Record extracts:
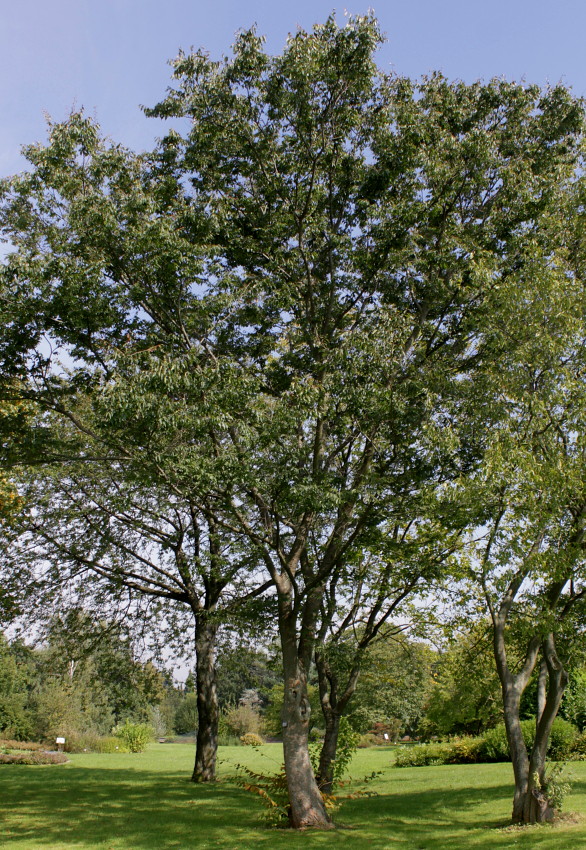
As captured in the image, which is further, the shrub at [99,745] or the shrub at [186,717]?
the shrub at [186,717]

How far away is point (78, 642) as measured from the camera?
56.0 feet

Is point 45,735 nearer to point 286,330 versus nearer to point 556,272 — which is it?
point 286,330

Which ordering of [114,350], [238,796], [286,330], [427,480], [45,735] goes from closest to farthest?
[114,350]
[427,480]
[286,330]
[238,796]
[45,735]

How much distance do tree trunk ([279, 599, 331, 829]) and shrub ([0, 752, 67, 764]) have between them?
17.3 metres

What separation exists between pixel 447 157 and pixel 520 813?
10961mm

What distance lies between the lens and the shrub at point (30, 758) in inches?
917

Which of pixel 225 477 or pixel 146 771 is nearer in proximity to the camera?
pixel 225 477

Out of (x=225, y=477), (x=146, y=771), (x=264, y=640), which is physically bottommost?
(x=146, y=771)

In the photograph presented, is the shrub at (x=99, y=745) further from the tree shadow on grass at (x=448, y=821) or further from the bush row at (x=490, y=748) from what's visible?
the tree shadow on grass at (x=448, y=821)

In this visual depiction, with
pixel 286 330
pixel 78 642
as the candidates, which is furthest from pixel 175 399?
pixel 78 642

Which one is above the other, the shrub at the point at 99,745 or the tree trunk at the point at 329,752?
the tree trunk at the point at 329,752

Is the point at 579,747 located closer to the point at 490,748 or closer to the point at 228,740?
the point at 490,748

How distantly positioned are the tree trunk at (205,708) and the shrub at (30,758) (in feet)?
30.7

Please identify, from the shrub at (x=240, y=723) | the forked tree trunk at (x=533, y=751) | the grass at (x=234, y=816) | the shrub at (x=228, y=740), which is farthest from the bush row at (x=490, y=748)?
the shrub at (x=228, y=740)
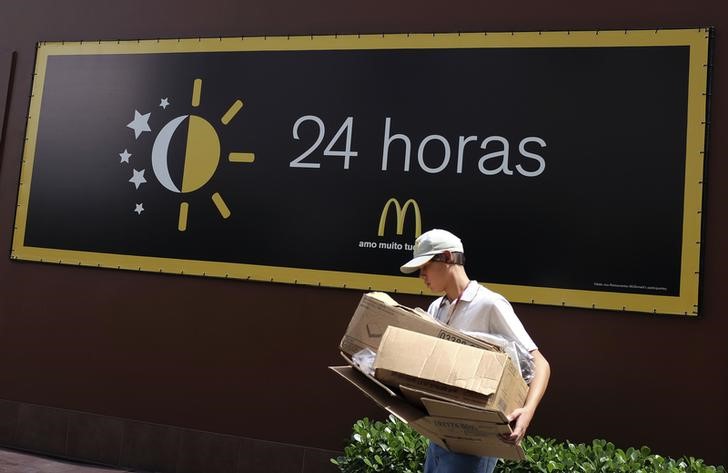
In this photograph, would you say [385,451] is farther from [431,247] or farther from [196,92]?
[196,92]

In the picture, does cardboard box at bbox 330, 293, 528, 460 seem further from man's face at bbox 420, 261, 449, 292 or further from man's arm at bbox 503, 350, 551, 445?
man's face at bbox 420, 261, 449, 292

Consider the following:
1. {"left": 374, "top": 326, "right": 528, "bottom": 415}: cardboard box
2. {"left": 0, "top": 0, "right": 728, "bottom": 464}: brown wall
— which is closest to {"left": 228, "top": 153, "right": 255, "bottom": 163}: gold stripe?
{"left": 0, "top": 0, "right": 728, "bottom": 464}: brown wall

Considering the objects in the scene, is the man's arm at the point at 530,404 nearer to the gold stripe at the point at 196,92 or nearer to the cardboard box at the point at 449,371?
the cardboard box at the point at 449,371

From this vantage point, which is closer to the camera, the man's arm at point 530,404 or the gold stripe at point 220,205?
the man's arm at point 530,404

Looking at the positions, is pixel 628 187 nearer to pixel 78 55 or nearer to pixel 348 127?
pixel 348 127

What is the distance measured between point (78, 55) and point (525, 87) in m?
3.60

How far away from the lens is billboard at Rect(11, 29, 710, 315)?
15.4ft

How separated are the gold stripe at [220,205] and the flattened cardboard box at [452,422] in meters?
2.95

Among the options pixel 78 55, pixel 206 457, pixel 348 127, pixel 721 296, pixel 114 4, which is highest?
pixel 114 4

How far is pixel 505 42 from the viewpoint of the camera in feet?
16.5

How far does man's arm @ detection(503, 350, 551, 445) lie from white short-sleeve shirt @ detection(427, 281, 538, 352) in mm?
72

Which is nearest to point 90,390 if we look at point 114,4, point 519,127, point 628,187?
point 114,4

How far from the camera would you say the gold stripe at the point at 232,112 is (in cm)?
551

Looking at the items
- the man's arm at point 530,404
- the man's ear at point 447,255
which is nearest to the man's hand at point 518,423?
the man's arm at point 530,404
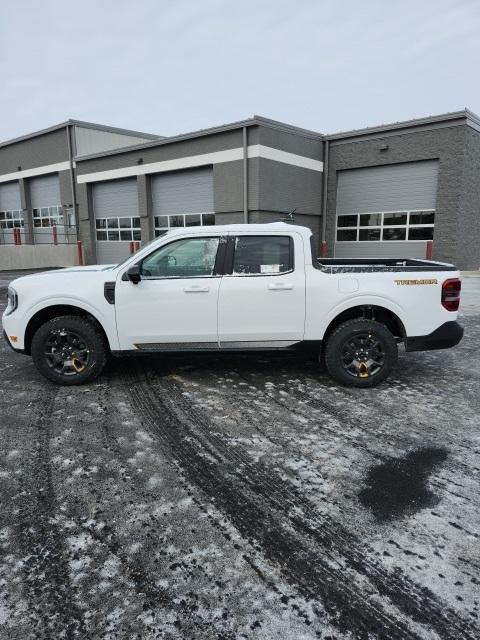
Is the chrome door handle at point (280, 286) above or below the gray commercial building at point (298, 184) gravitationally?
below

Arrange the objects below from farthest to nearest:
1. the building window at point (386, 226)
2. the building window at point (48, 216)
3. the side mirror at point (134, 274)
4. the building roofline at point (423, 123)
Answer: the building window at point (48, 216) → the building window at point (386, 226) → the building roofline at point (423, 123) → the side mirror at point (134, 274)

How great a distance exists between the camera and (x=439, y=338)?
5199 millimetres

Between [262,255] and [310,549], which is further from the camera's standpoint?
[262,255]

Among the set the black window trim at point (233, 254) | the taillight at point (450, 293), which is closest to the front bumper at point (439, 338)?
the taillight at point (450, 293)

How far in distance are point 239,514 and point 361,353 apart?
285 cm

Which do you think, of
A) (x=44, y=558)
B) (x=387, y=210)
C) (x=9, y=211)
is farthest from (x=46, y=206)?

Directions:
Rewrite these lines with "bush row" changed to "hedge row" everywhere it occurs, leaving everything else the same. Leave the pictures out.

Output of the exercise:
As captured in the image, which is further, the shrub at [99,745] or the shrub at [186,717]?
the shrub at [186,717]

How far away is point (78, 642) as measured from the camera?
56.0 feet

Is point 45,735 nearer to point 286,330 versus nearer to point 556,272 — which is it?
point 286,330

Which ordering of [114,350], [238,796], [286,330], [427,480], [45,735] goes from closest to farthest?
[114,350]
[427,480]
[286,330]
[238,796]
[45,735]

How much distance do tree trunk ([279, 599, 331, 829]) and shrub ([0, 752, 67, 764]) have between them?
17.3 metres

What separation exists between pixel 447 157 and pixel 520 813?
10961mm

What distance lies between the lens and the shrub at point (30, 758) in inches?
917

Which of pixel 225 477 or pixel 146 771 is nearer in proximity to the camera?
pixel 225 477

Out of (x=225, y=477), (x=146, y=771), (x=264, y=640), which is physically bottommost?
(x=146, y=771)

In the photograph presented, is the shrub at (x=99, y=745) further from the tree shadow on grass at (x=448, y=821) or further from the hedge row at (x=490, y=748) from what's visible?
the tree shadow on grass at (x=448, y=821)

In this visual depiction, with
pixel 286 330
pixel 78 642
as the candidates, which is furthest from pixel 175 399?
pixel 78 642

Which one is above the other, the shrub at the point at 99,745 or the tree trunk at the point at 329,752?
the tree trunk at the point at 329,752

Is the point at 579,747 located closer to the point at 490,748 or closer to the point at 228,740?
the point at 490,748

How distantly positioned are the tree trunk at (205,708) and the shrub at (30,758) (in feet)?
30.7

Please identify, from the shrub at (x=240, y=723) | the forked tree trunk at (x=533, y=751) | the grass at (x=234, y=816) | the shrub at (x=228, y=740), which is farthest from the hedge row at (x=490, y=748)?
the shrub at (x=228, y=740)
In this photograph, would you say [385,451] is farther from [431,247] or farther from [196,92]?
[196,92]

In the picture, does cardboard box at bbox 330, 293, 528, 460 seem further from man's face at bbox 420, 261, 449, 292 or further from man's arm at bbox 503, 350, 551, 445?
man's face at bbox 420, 261, 449, 292

Consider the following:
1. {"left": 374, "top": 326, "right": 528, "bottom": 415}: cardboard box
2. {"left": 0, "top": 0, "right": 728, "bottom": 464}: brown wall
— which is closest to {"left": 228, "top": 153, "right": 255, "bottom": 163}: gold stripe?
{"left": 0, "top": 0, "right": 728, "bottom": 464}: brown wall

Considering the objects in the scene, is the man's arm at the point at 530,404 nearer to the gold stripe at the point at 196,92 or nearer to the cardboard box at the point at 449,371?
the cardboard box at the point at 449,371

From this vantage point, which is closer to the camera, the man's arm at point 530,404 or the gold stripe at point 220,205?
the man's arm at point 530,404

Looking at the positions, is pixel 628 187 nearer to pixel 78 55 or nearer to pixel 348 127?
pixel 348 127

What is the distance measured between point (78, 55) and point (525, 87) in m?
3.60

How far away from the lens is billboard at Rect(11, 29, 710, 315)?
15.4ft

How separated are the gold stripe at [220,205] and the flattened cardboard box at [452,422] in meters?
2.95

Among the options pixel 78 55, pixel 206 457, pixel 348 127, pixel 721 296, pixel 114 4, which is highest?
pixel 114 4

How far is pixel 505 42 from the viewpoint of the camera in feet?
16.5

How far does man's arm @ detection(503, 350, 551, 445) lie from white short-sleeve shirt @ detection(427, 281, 538, 352) in mm?
72

Which is nearest to point 90,390 if we look at point 114,4, point 519,127, point 628,187?
point 114,4

How far from the camera would you say the gold stripe at the point at 232,112 is (in cm)?
551

Looking at the items
- the man's arm at point 530,404
- the man's ear at point 447,255
which is nearest to the man's hand at point 518,423?
the man's arm at point 530,404
Is the chrome door handle at point (280, 286) above or below the gray commercial building at point (298, 184) gravitationally?
below

Arrange the objects below from farthest to nearest:
1. the building window at point (386, 226)
2. the building window at point (48, 216)
3. the side mirror at point (134, 274)
4. the building roofline at point (423, 123)
Answer: the building window at point (48, 216) → the building window at point (386, 226) → the building roofline at point (423, 123) → the side mirror at point (134, 274)

How great a distance exists between the camera and (x=439, y=338)?
5199 millimetres

Between [262,255] and [310,549], which is further from the camera's standpoint?
[262,255]

Among the set the black window trim at point (233, 254) | the taillight at point (450, 293), which is closest to the front bumper at point (439, 338)?
the taillight at point (450, 293)

How far in distance are point 239,514 and point 361,353 apart?
285 cm

Which do you think, of
A) (x=44, y=558)
B) (x=387, y=210)
C) (x=9, y=211)
is farthest from (x=46, y=206)?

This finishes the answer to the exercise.